Hardens regexes for AI script analysis and DOCX generation.

laurentftech · laurentftech · commit 963b1c0ac6d5 · 2025-12-09T23:41:00.000+01:00
diff --git a/app.py b/app.py
@@ -63,6 +63,7 @@ def save_settings(settings):
 def extract_filename_from_script(script_text, extension, max_length=50):
     """
     Extracts a safe filename from the beginning of the first sentence in the script.
+    Skips instruction lines (lines without speaker format) and only uses actual dialogue.
 
     Args:
         script_text: The script content
@@ -72,7 +73,7 @@ def extract_filename_from_script(script_text, extension, max_length=50):
     Returns:
         A sanitized filename with the given extension
     """
-    # Remove speaker labels and get the first sentence
+    # Find the first line with speaker format (skip instructions)
     lines = script_text.strip().split('\n')
     first_dialogue = ""
 
@@ -81,23 +82,29 @@ def extract_filename_from_script(script_text, extension, max_length=50):
         if not line.strip():
             continue
         # Check if line has speaker format (Speaker: text)

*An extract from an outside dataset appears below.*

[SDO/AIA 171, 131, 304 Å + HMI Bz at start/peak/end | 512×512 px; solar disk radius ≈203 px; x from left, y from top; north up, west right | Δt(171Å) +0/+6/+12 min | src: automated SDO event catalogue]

-        # Use possessive quantifiers and atomic grouping concept to prevent ReDoS
-        match = re.match(r'^\s*([^:\s]+(?:\s+[^:\s]+)*)\s*:\s*(.+)$', line)
-        if match:
-            first_dialogue = match.group(2).strip()
-            break
-        else:
-            # If no speaker format, use the line as-is
-            first_dialogue = line.strip()
-            break
+        # Simple check for colon to avoid regex complexity
+        if ':' in line:
+            parts = line.split(':', 1)
+            if len(parts) == 2 and parts[0].strip() and parts[1].strip():
+                # Found a speaker line - use the dialogue part
+                first_dialogue = parts[1].strip()
+                break
+        # If no speaker format, skip this line (it's likely an instruction)
 
     if not first_dialogue:
         # Fallback to UUID if no content found
         return f"podcast_{os.urandom(4).hex()}.{extension}"
 
     # Remove any bracketed annotations like [playful], [laughing], etc.

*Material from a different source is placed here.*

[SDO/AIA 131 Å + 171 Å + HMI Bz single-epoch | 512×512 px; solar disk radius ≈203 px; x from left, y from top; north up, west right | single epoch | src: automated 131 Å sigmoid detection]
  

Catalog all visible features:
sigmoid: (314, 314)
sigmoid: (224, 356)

-    # Use a character class that excludes brackets to prevent ReDoS
-    first_dialogue = re.sub(r'\[[^\]]*\]', '', first_dialogue).strip()

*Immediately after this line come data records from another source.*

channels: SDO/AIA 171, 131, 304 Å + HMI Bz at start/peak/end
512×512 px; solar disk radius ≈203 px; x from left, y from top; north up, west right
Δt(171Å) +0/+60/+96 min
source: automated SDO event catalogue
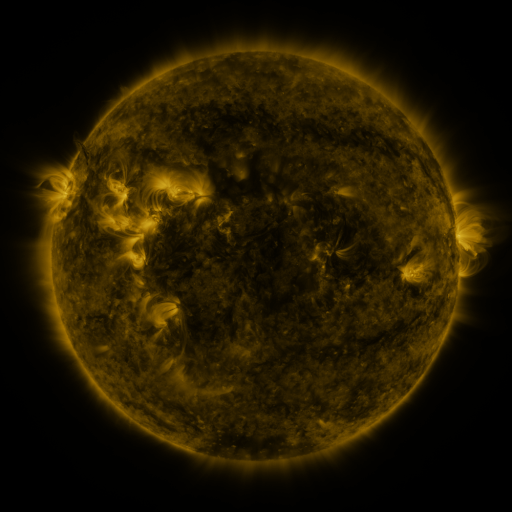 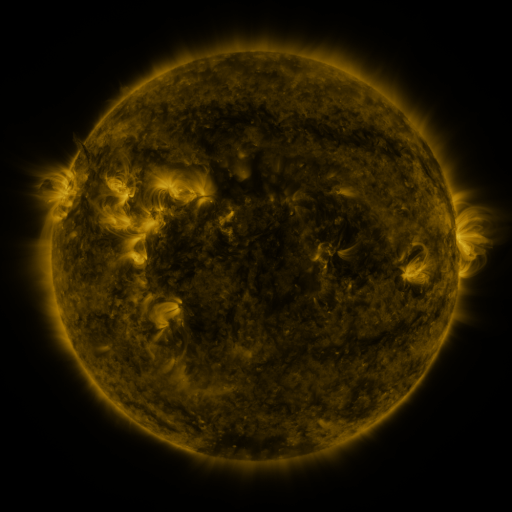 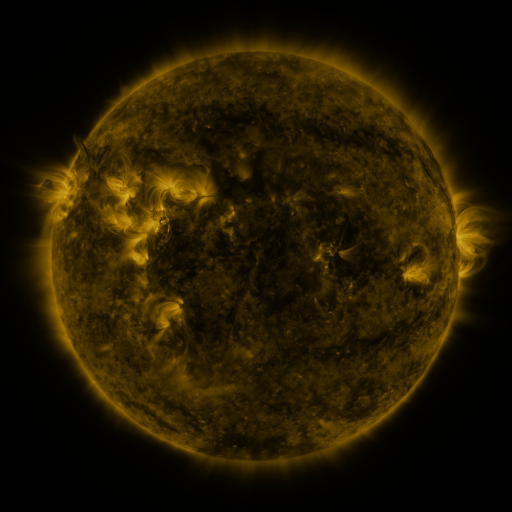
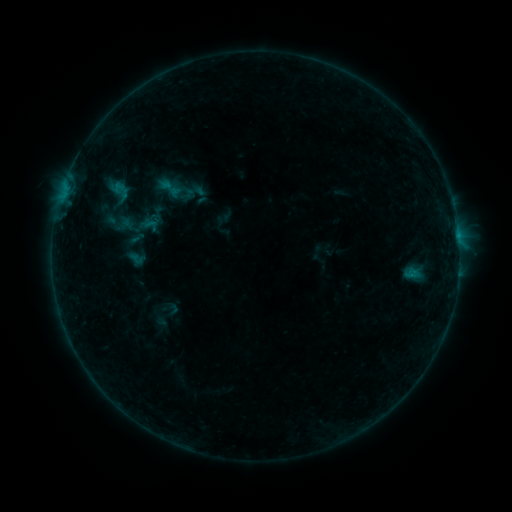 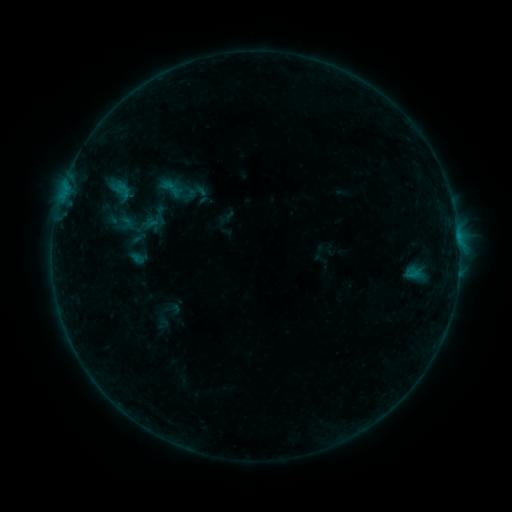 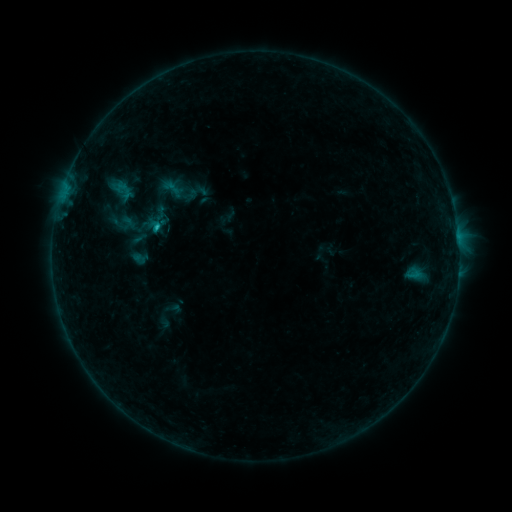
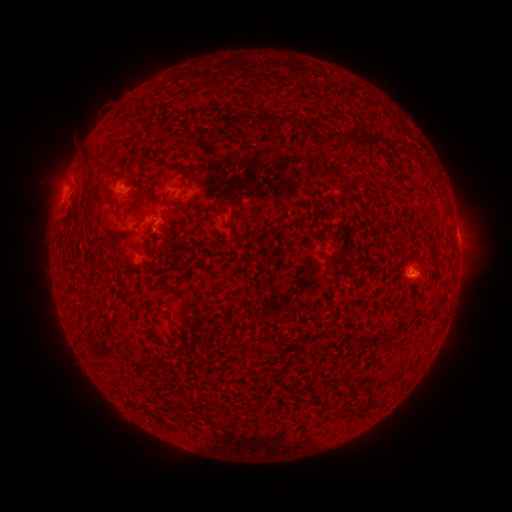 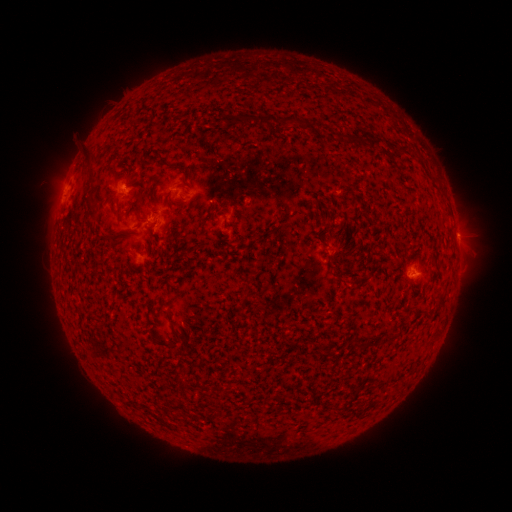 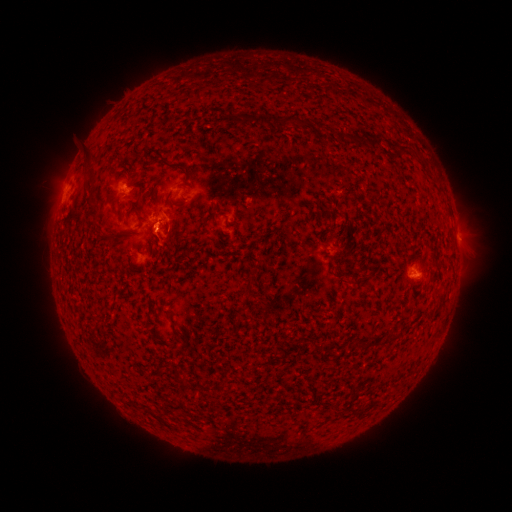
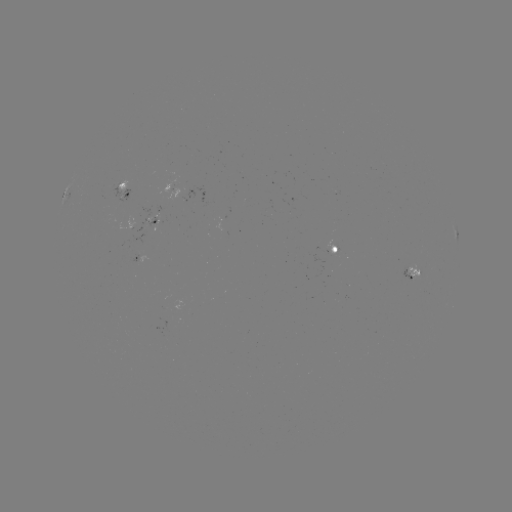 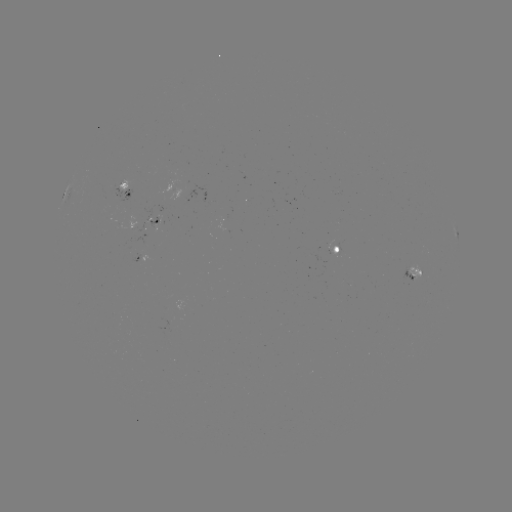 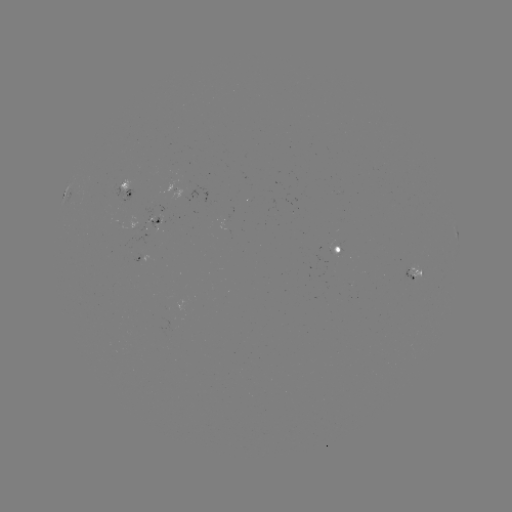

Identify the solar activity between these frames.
emerging-flux region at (412, 278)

+    # Use simple string operations instead of regex to avoid ReDoS concerns
+    while '[' in first_dialogue and ']' in first_dialogue:
+        start = first_dialogue.find('[')
+        end = first_dialogue.find(']', start)
+        if end > start:
+            first_dialogue = first_dialogue[:start] + first_dialogue[end+1:]
+        else:
+            break  # Malformed brackets, stop processing
+    first_dialogue = first_dialogue.strip()
 
     # Extract the beginning (up to first sentence or max_length)
     # Split by sentence-ending punctuation